Selda Terek ile Bir “İtiraflar” Sohbeti

Resimde gördüğünüz bu zarif hanımefendi, benim hem dinlemeye hem de yeni yeni sorular yöneltmeye doyamadığım isimlerden. Sanırım Selda Terek’le bu dördüncü söyleşimiz olacak :) Bugüne dek roman, biyografi, biyografik roman, hikâye, kişisel gelişim olmak üzere 12 kitaba imzasını atmış. Şiir çalışmaları var ama yayımlamak istemiyor, “Şiir başka bir şey” diyor. Başkalarına da kalem olmuş ve anı, roman, kişisel gelişim tarzında kitaplar çıkarmış. Yerli-yabancı kıymetli yazarların sayısız eserinde editörlük ve çevirmenlik yapmış, oldukça özgün bir bookazine yaratmış ve bir süredir yazarlık eğitimleri veriyor. Kısaca o, edebiyat dünyasında bir maraton koşucusu ve durmaya da hiç niyeti yok gibi. En son bombası ise geçen ay Destek Yayınları’ndan çıkan 5 novelladan oluşan bir set: İTİRAFLAR SERİSİ. Ünü dünyaya yayılmış çizerlerimizden M.K. Perker’in illüstrasyonlarıyla renk kattığı bu seri bazen inanmakta güçlük çekeceğiniz bazen de öfkeleneceğiniz muzip, samimi, yalın ve sürükleyici hikâyelerle dolu. En kısası 56, en uzunu 96 sayfa olan ve bir çırpıda okunan bu kitaplar için “Anlattıklarım biraz da senin hikâyendir.” diyor Selda Terek. 
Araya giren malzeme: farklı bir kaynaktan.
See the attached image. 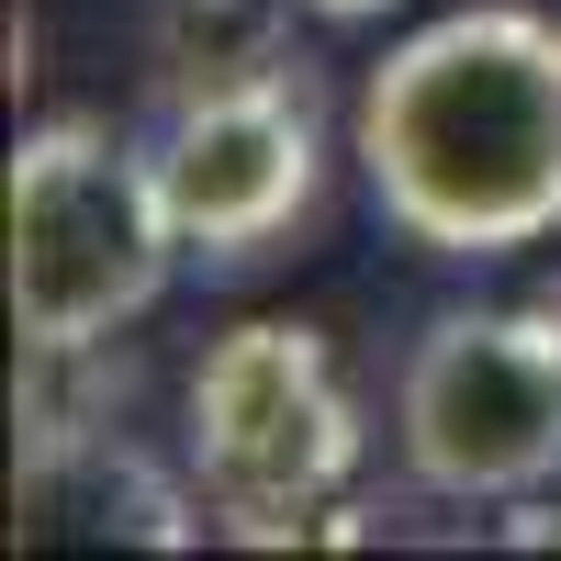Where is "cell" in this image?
I'll return each instance as SVG.
<instances>
[{"instance_id": "obj_1", "label": "cell", "mask_w": 561, "mask_h": 561, "mask_svg": "<svg viewBox=\"0 0 561 561\" xmlns=\"http://www.w3.org/2000/svg\"><path fill=\"white\" fill-rule=\"evenodd\" d=\"M348 147L382 225L427 259H517L561 237V23L460 0L382 45Z\"/></svg>"}, {"instance_id": "obj_5", "label": "cell", "mask_w": 561, "mask_h": 561, "mask_svg": "<svg viewBox=\"0 0 561 561\" xmlns=\"http://www.w3.org/2000/svg\"><path fill=\"white\" fill-rule=\"evenodd\" d=\"M158 180L180 214V248L203 270H248L270 259L325 192V90L314 68H270L237 90H203V102L158 113Z\"/></svg>"}, {"instance_id": "obj_8", "label": "cell", "mask_w": 561, "mask_h": 561, "mask_svg": "<svg viewBox=\"0 0 561 561\" xmlns=\"http://www.w3.org/2000/svg\"><path fill=\"white\" fill-rule=\"evenodd\" d=\"M304 12H325V23H382V12H404V0H304Z\"/></svg>"}, {"instance_id": "obj_6", "label": "cell", "mask_w": 561, "mask_h": 561, "mask_svg": "<svg viewBox=\"0 0 561 561\" xmlns=\"http://www.w3.org/2000/svg\"><path fill=\"white\" fill-rule=\"evenodd\" d=\"M23 528L34 539H135V550H192L203 505L192 483L147 460L135 438H113L102 415L68 404H23Z\"/></svg>"}, {"instance_id": "obj_7", "label": "cell", "mask_w": 561, "mask_h": 561, "mask_svg": "<svg viewBox=\"0 0 561 561\" xmlns=\"http://www.w3.org/2000/svg\"><path fill=\"white\" fill-rule=\"evenodd\" d=\"M293 0H158L147 12V90L169 102H203V90H237L293 68Z\"/></svg>"}, {"instance_id": "obj_4", "label": "cell", "mask_w": 561, "mask_h": 561, "mask_svg": "<svg viewBox=\"0 0 561 561\" xmlns=\"http://www.w3.org/2000/svg\"><path fill=\"white\" fill-rule=\"evenodd\" d=\"M393 449L438 505L561 483V304H449L393 370Z\"/></svg>"}, {"instance_id": "obj_3", "label": "cell", "mask_w": 561, "mask_h": 561, "mask_svg": "<svg viewBox=\"0 0 561 561\" xmlns=\"http://www.w3.org/2000/svg\"><path fill=\"white\" fill-rule=\"evenodd\" d=\"M359 449L370 427L348 370L293 314L225 325L180 382V460L237 539H304V517L337 505V483L359 472Z\"/></svg>"}, {"instance_id": "obj_2", "label": "cell", "mask_w": 561, "mask_h": 561, "mask_svg": "<svg viewBox=\"0 0 561 561\" xmlns=\"http://www.w3.org/2000/svg\"><path fill=\"white\" fill-rule=\"evenodd\" d=\"M192 259L169 214L158 147L102 113H45L12 135V325L23 359H90L135 314H158L169 270Z\"/></svg>"}]
</instances>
Merak uyandırıcı değil mi? E, hadi giderelim merakımızı.

ÖG: Sahiden de kimlerin itirafları bunlar? Sizin hayal ürününüz mü yoksa gerçek hikâyeler mi? Kendi itirafınız da var mı içinde?
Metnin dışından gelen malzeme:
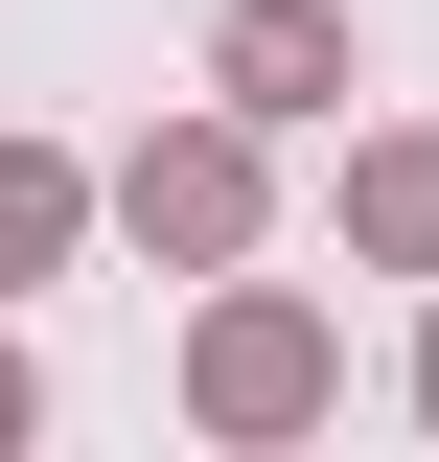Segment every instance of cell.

ST: Bu serideki tüm hikâyelerin sahibi var. Onlara teşekkür ettim her kitabımın girişinde ama takdir edersiniz ki isimlerini yayımlamam doğru olmazdı. Zaten önemli mi ki? Biz konuların magazin değerine değil, toplumsal ve psikolojik değerine odaklanalım istedim. Çok az kurgu var tabii. Olmazsa olmazdı :) Evet tabii kendi itiraflarım da saklı satır aralarında.
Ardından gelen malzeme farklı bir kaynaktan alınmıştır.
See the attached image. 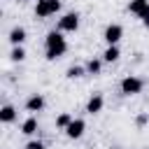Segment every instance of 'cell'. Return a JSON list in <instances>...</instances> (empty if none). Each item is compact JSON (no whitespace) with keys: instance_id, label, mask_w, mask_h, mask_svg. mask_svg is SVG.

ÖG: Hangi kitap ne anlatıyor kısaca bahseder misiniz?

ST: Bi’ Kahve İçmeye Yukarı Gelir misin? metaforik anlatım tekniği ile günümüz insanının takıntılarını içsesleriyle birleştirip anlatmak istedim. Ortaya gülümseten bir hikâye ve bir de soru çıktı: 

“Yeryüzündeki hangi hazzı 'aşk' ile takas edebilirsiniz?”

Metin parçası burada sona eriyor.